• [What you should do]
Up through the line that contains "Researchers used the", retype the entries exactly, beginning at the very first line.

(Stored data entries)

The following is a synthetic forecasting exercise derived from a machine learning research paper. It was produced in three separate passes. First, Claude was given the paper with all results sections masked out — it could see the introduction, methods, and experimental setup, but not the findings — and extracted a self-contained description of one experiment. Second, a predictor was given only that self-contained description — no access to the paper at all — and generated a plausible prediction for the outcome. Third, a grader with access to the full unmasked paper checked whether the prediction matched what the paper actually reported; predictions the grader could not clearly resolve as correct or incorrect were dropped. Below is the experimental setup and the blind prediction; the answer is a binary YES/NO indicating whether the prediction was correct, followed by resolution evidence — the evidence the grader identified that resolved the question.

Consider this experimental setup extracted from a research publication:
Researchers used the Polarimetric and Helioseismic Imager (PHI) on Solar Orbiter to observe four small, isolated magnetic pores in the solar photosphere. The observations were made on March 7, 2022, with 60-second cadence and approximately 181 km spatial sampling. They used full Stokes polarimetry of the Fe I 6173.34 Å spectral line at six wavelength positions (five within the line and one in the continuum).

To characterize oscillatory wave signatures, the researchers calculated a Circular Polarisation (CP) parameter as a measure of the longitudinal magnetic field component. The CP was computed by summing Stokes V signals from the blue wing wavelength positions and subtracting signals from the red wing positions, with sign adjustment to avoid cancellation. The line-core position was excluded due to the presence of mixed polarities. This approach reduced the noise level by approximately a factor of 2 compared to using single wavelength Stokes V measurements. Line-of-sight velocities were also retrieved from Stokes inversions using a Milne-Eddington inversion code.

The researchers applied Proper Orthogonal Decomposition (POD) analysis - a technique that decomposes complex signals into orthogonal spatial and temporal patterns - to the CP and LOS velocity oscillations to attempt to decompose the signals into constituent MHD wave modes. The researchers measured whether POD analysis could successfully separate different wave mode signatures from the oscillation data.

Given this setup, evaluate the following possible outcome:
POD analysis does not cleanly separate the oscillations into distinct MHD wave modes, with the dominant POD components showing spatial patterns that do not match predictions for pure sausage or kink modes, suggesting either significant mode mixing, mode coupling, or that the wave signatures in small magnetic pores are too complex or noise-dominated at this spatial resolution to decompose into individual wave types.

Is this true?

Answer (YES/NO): NO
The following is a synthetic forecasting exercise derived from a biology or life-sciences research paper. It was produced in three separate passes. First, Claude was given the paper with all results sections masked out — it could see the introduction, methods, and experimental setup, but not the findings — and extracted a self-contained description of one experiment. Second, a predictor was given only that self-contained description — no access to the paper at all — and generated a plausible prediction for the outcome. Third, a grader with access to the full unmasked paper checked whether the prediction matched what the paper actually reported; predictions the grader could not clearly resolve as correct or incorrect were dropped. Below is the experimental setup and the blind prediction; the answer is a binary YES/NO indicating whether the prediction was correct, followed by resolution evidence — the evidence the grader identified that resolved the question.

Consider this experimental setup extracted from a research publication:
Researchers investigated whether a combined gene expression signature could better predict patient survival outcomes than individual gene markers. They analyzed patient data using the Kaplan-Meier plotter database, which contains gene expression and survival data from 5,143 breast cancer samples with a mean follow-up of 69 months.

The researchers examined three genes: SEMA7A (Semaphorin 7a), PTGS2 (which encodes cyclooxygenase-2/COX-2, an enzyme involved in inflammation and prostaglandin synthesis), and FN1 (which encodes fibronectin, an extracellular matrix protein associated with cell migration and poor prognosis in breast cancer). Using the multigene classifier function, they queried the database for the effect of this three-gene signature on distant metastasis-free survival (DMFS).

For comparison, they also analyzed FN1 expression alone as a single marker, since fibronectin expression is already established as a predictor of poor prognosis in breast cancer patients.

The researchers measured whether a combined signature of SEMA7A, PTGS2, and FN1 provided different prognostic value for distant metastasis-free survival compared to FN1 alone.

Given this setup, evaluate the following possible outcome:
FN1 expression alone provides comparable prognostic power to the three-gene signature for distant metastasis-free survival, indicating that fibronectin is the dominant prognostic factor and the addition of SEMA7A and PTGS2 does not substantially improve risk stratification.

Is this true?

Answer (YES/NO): NO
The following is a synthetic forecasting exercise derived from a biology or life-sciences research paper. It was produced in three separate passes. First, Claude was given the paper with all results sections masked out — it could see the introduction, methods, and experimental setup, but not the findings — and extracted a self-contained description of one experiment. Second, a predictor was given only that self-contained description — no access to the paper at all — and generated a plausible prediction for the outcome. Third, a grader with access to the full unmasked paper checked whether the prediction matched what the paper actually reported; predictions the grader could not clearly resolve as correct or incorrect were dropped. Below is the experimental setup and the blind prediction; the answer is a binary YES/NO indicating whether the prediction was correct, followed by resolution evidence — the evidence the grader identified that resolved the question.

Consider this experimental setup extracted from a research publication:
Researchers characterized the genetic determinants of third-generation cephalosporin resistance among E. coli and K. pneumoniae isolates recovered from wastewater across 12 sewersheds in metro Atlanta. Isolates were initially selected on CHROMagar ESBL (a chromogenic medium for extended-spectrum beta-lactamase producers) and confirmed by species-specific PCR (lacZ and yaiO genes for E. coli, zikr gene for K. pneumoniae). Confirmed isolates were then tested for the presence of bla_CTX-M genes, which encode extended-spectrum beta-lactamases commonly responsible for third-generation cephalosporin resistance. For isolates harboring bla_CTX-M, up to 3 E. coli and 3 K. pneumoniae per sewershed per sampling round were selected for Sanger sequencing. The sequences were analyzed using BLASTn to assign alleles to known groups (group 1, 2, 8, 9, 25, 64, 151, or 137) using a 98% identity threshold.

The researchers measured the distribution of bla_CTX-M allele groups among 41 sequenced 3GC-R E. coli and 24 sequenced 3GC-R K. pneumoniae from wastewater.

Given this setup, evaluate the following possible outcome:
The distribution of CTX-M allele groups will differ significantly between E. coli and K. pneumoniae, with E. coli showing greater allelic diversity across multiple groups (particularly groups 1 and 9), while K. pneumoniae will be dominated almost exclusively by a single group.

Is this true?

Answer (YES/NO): YES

• [Expected answer]
The following is a synthetic forecasting exercise derived from a machine learning research paper. It was produced in three separate passes. First, Claude was given the paper with all results sections masked out — it could see the introduction, methods, and experimental setup, but not the findings — and extracted a self-contained description of one experiment. Second, a predictor was given only that self-contained description — no access to the paper at all — and generated a plausible prediction for the outcome. Third, a grader with access to the full unmasked paper checked whether the prediction matched what the paper actually reported; predictions the grader could not clearly resolve as correct or incorrect were dropped. Below is the experimental setup and the blind prediction; the answer is a binary YES/NO indicating whether the prediction was correct, followed by resolution evidence — the evidence the grader identified that resolved the question.

Consider this experimental setup extracted from a research publication:
Researchers used the Polarimetric and Helioseismic Imager (PHI) on Solar Orbiter to observe four small, isolated magnetic pores in the solar photosphere. The observations were made on March 7, 2022, with 60-second cadence and approximately 181 km spatial sampling. They used full Stokes polarimetry of the Fe I 6173.34 Å spectral line at six wavelength positions (five within the line and one in the continuum).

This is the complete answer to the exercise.